TESTO SELEZIONATO:
□ □ □ □ □ □ □

L’esito della tornata amministrativa, nella Milano reduce dalla sbornia di Expo 2015 era scritto sin dalla chiusura dei tornelli del sito espositivo…solo che era sbagliato.
Se la cavalcata arancione del 2011 aveva spodestato la ventennale esperienza di destra all’insegna di partecipazione, apertura e civismo, la città-metropoli ha assistito nelle ultime settimane ad una campagna elettorale all’insegna di un fair-play sospetto, in cui la specualrità dei programmi in materia di sicurezza, decoro, nuova edificazione, non ha scaldato i cuori di un elettorato sempre più distante dall’urna: 13% in meno in un lustro, quasi un terzo dei votanti smarriti nell’arco degli ultimi 15 anni.

□ □ □ □ □ □ □

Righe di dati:
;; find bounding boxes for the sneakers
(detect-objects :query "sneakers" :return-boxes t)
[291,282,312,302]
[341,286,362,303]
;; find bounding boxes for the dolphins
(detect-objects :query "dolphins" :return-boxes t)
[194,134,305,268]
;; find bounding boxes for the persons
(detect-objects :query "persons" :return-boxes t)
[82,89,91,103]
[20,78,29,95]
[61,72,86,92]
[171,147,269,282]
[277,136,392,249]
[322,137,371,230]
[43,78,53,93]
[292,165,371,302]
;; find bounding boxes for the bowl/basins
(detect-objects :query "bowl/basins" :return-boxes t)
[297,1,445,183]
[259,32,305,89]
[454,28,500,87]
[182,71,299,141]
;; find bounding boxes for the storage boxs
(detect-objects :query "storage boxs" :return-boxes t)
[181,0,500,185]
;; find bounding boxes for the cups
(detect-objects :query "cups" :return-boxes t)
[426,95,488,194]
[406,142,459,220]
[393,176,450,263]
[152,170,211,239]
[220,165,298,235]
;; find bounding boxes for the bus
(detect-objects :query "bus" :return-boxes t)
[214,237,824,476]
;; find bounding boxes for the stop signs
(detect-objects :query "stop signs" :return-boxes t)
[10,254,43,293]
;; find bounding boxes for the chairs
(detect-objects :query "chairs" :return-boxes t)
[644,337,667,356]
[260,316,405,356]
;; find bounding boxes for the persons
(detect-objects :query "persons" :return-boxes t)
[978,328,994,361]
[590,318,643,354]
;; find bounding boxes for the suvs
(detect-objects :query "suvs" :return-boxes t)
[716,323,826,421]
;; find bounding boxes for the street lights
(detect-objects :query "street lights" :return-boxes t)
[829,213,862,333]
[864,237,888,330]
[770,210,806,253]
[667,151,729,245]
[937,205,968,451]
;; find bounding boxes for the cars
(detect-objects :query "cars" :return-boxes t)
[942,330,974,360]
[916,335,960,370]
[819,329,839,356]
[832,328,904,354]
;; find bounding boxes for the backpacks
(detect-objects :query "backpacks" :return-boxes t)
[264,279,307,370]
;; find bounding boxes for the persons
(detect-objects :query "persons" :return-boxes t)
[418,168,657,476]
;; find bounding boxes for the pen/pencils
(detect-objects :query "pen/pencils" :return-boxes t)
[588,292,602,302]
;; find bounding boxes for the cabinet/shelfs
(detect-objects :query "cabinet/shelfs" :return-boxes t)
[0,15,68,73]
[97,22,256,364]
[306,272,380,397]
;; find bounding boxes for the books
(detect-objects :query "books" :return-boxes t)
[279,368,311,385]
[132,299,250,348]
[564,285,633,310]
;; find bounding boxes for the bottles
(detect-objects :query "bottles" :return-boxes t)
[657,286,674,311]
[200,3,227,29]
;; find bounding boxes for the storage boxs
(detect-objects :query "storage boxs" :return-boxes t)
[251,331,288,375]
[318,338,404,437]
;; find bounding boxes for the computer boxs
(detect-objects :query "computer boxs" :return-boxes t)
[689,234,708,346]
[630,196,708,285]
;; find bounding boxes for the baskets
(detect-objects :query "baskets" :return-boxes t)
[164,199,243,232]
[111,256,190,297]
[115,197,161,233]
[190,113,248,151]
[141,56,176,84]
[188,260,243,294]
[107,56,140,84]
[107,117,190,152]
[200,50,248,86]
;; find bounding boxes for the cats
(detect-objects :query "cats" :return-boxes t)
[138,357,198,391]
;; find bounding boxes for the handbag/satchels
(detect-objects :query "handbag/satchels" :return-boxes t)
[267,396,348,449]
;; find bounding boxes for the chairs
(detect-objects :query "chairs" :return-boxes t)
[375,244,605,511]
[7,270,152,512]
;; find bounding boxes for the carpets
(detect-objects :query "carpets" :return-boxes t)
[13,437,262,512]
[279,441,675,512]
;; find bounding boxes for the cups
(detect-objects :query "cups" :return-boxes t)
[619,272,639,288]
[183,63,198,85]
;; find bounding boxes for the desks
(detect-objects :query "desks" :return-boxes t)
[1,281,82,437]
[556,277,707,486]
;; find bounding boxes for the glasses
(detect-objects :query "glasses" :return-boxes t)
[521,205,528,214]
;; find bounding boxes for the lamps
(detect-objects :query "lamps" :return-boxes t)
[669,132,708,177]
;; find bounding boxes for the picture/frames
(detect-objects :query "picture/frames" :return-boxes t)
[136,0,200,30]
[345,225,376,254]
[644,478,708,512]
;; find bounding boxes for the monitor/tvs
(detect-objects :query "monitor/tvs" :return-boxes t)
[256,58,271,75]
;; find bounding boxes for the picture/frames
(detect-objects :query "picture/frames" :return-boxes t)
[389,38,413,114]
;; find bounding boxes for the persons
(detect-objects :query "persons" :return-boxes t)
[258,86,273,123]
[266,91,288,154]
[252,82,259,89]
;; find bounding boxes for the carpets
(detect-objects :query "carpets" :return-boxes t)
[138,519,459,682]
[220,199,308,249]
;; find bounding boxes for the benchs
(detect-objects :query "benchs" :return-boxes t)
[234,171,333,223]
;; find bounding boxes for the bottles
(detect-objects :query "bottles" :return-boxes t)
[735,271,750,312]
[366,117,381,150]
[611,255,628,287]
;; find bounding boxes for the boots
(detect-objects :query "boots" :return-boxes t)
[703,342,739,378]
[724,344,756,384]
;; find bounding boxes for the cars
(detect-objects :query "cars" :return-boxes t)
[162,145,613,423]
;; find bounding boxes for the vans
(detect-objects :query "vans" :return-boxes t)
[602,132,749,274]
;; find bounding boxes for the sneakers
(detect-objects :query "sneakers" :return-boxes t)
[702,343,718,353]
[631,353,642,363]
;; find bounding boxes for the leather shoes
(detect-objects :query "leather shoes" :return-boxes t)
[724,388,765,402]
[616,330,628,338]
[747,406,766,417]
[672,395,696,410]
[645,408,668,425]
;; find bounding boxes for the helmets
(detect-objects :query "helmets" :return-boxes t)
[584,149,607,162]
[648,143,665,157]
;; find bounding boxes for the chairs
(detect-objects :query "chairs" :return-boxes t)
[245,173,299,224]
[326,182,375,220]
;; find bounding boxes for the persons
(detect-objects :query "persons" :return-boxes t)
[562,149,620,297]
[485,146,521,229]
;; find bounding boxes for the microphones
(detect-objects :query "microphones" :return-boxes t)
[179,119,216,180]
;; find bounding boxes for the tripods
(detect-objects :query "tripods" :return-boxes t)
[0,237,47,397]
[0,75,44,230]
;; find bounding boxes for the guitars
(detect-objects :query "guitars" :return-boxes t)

□ □ □ □ □ □ □

QUESITO: Nel testo sulle elezioni amministrative a Milano, di quanto è diminuita la partecipazione al voto nell'arco di un lustro?

SOLUZIONE DELL'ESERCIZIO: La partecipazione al voto è diminuita del 13% in un lustro.